Author | : Keith McMahon |
Publisher | : Rowman & Littlefield Publishers |
Total Pages | : 312 |
Release | : 2013-06-06 |
Genre | : History |
ISBN | : 1442222905 |
Download Women Shall Not Rule Book in PDF, ePub and Kindle
Chinese emperors guaranteed male successors by taking multiple wives, in some cases hundreds and even thousands. Women Shall Not Rule offers a fascinating history of imperial wives and concubines, especially in light of the greatest challenges to polygamous harmony—rivalry between women and their attempts to engage in politics. Besides ambitious empresses and concubines, these vivid stories of the imperial polygamous family are also populated with prolific emperors, wanton women, libertine men, cunning eunuchs, and bizarre cases of intrigue and scandal among rival wives.
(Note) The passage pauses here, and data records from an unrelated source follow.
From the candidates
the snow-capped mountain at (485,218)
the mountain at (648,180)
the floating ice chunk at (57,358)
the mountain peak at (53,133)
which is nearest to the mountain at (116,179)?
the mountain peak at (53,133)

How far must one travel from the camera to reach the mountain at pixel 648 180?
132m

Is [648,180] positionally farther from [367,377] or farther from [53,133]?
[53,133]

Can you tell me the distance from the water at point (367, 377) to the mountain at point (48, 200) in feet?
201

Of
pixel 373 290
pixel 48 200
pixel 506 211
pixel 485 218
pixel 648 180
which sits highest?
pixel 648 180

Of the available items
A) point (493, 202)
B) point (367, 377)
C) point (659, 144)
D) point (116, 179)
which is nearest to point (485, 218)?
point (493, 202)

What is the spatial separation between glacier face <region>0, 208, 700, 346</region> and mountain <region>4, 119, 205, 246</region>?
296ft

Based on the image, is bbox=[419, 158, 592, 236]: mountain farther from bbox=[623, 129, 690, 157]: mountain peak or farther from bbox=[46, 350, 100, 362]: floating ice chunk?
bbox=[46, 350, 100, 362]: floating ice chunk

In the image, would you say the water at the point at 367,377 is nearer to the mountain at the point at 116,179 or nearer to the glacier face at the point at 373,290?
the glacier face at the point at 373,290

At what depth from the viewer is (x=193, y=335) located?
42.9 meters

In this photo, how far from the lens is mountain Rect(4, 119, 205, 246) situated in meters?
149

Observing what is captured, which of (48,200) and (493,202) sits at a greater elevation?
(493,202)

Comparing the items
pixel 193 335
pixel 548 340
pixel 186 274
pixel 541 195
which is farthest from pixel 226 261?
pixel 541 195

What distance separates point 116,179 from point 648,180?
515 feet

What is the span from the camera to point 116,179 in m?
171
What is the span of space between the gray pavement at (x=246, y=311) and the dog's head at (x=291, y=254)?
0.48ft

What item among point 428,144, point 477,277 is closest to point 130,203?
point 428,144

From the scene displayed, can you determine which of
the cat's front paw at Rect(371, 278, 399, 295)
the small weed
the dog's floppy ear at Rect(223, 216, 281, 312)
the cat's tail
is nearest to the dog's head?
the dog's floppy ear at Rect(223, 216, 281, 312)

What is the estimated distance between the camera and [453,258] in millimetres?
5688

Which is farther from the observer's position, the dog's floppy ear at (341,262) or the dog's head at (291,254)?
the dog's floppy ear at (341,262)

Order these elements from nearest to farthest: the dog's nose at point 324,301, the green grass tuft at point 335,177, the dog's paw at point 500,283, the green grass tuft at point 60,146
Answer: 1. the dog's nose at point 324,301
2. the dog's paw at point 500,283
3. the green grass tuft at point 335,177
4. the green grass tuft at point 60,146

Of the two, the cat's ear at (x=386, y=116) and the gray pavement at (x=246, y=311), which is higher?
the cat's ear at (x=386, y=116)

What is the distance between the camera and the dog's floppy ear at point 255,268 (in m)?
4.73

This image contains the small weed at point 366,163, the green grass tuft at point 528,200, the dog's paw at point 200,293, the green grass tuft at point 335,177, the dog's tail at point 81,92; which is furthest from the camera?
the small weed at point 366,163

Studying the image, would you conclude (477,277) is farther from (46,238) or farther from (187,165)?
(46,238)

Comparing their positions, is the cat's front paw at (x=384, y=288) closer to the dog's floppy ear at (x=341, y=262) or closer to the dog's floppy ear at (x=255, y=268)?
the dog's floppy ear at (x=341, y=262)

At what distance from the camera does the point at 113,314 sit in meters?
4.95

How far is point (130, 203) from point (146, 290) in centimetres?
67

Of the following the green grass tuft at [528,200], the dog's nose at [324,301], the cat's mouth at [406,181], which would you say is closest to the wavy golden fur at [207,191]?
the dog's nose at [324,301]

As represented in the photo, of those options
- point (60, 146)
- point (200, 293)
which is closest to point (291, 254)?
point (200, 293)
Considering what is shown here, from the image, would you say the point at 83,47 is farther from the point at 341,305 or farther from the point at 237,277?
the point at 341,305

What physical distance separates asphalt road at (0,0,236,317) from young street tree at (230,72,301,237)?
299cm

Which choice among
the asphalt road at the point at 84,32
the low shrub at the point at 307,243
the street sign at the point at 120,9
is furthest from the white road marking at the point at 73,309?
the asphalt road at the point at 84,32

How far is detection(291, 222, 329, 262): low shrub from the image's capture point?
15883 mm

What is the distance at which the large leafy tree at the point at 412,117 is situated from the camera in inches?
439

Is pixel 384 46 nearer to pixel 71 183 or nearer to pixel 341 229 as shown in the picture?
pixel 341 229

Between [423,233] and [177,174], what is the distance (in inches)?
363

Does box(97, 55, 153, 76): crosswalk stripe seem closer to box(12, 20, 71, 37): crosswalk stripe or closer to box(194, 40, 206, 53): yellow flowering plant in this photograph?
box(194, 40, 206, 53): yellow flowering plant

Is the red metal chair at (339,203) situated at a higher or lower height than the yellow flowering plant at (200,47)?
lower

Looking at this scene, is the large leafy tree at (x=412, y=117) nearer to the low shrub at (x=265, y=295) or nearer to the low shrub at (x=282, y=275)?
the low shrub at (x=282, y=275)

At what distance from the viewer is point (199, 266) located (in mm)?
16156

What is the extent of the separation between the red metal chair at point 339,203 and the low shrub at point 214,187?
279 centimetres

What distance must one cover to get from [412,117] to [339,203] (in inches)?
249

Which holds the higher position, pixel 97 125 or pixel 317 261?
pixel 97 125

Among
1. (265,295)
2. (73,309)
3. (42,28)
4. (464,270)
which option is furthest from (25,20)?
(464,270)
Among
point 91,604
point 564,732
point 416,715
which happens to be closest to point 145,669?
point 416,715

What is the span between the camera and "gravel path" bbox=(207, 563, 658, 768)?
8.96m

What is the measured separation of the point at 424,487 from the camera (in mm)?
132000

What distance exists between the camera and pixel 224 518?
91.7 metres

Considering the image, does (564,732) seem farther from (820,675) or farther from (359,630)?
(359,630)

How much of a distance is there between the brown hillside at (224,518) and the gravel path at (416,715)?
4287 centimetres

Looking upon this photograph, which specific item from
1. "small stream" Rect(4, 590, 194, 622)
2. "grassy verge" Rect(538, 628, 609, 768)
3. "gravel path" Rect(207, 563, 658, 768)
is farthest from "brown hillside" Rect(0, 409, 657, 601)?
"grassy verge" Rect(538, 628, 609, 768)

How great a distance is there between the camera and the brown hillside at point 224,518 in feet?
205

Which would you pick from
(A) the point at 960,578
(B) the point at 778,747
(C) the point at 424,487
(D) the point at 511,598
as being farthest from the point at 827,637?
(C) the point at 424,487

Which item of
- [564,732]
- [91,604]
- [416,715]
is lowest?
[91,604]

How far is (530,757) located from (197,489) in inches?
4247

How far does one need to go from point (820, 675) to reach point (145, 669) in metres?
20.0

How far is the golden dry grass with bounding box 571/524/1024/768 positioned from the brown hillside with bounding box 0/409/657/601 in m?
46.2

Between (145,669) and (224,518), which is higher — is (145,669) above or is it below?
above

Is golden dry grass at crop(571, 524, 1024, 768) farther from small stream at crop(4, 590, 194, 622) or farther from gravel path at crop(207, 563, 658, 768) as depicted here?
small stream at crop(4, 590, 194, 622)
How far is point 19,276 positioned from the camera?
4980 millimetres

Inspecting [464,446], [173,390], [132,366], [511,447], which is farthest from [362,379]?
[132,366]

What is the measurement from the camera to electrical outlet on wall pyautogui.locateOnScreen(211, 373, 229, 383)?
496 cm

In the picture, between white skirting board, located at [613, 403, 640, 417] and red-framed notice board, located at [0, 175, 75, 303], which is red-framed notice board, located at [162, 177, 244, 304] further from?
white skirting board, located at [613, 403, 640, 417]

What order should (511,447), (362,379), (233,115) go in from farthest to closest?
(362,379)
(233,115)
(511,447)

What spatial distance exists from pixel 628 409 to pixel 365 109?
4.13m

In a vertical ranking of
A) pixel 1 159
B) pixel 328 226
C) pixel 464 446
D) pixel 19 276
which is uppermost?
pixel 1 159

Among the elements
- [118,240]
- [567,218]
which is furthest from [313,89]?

Keith McMahon, a leading expert on the history of gender in China, draws upon decades of research to describe the values and ideals of imperial polygamy and the ways in which it worked and did not work in real life. His rich sources are both historical and fictional, including poetic accounts and sensational stories told in pornographic detail. Displaying rare historical breadth, his lively and fascinating study will be invaluable as a comprehensive and authoritative resource for all readers interested in the domestic life of royal palaces across the world.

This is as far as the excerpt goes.